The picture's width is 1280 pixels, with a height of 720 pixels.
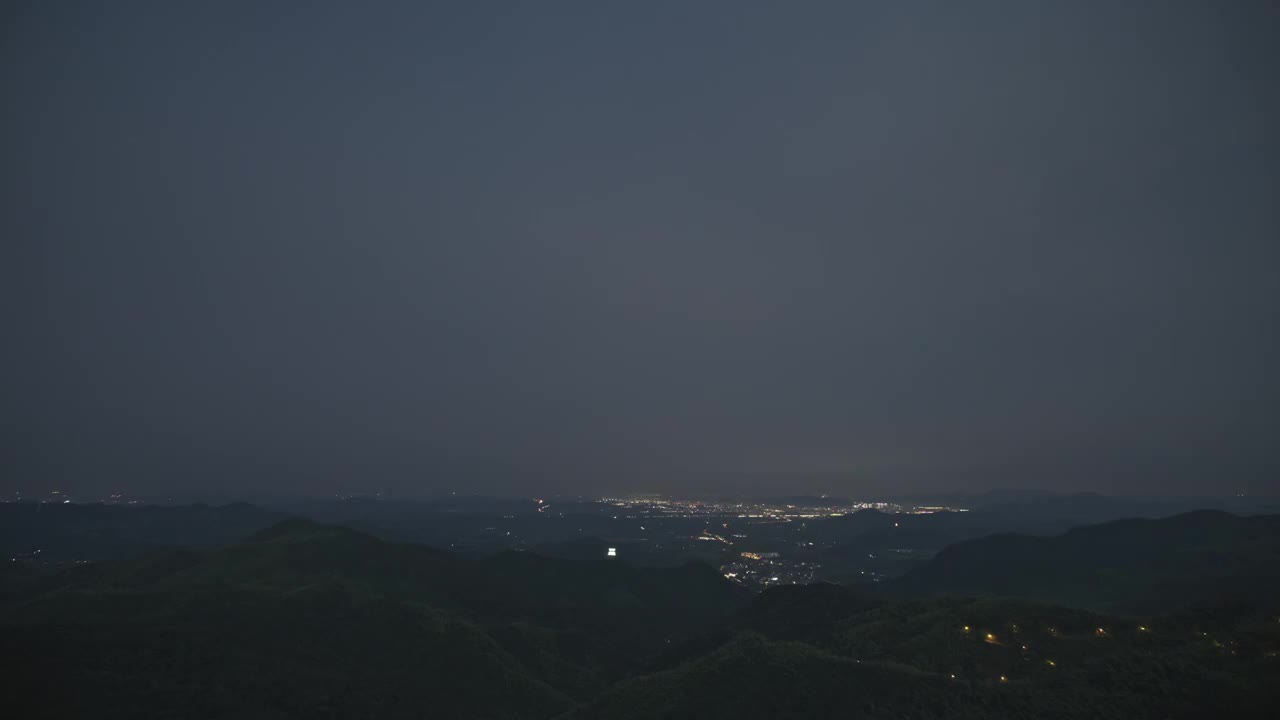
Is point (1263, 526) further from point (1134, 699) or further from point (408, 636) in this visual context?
———
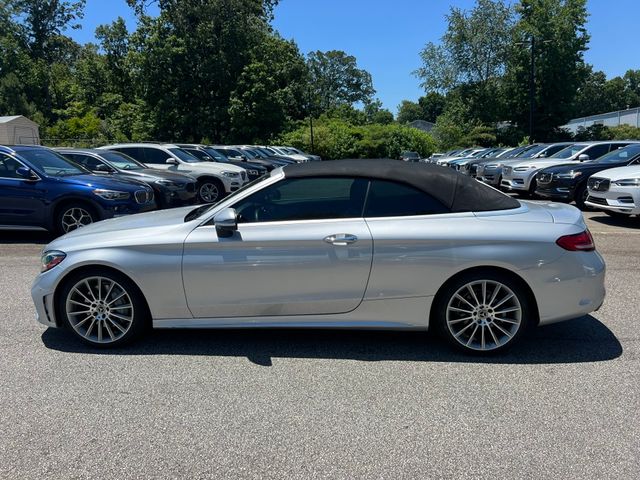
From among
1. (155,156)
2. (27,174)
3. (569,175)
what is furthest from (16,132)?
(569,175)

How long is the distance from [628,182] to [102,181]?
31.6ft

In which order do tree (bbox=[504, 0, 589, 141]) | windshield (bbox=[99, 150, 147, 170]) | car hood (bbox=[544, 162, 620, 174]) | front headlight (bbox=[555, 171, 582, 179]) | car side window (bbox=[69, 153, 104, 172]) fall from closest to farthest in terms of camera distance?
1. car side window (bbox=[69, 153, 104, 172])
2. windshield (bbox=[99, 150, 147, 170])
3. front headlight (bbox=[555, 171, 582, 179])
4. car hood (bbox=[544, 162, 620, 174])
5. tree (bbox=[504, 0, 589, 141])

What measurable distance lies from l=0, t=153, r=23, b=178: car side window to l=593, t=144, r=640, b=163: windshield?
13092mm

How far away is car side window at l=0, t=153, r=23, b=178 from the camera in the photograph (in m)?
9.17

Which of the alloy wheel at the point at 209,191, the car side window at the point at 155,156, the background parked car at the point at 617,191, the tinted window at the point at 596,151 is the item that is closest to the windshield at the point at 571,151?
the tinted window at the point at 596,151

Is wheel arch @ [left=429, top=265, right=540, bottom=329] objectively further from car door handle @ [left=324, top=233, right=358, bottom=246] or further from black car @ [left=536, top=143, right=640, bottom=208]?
———
* **GOAL**:
Output everything in the listing from the line containing "What measurable distance" down to the line containing "Is wheel arch", including both of those lines, reproduced without any change.

* **WRITTEN RESPONSE**:
What measurable distance lies from l=0, t=153, r=23, b=178: car side window to l=593, t=144, r=640, b=163: windshield?
13092mm

How far away is car side window at l=0, t=153, r=23, b=178 from the camera in the photograph (in m)?
9.17

Which of the alloy wheel at the point at 209,191, the car side window at the point at 155,156, the background parked car at the point at 617,191, the tinted window at the point at 596,151 is the item that is closest to the windshield at the point at 571,151?
the tinted window at the point at 596,151

Is wheel arch @ [left=429, top=265, right=540, bottom=329] objectively further from car door handle @ [left=324, top=233, right=358, bottom=246] or further from black car @ [left=536, top=143, right=640, bottom=208]?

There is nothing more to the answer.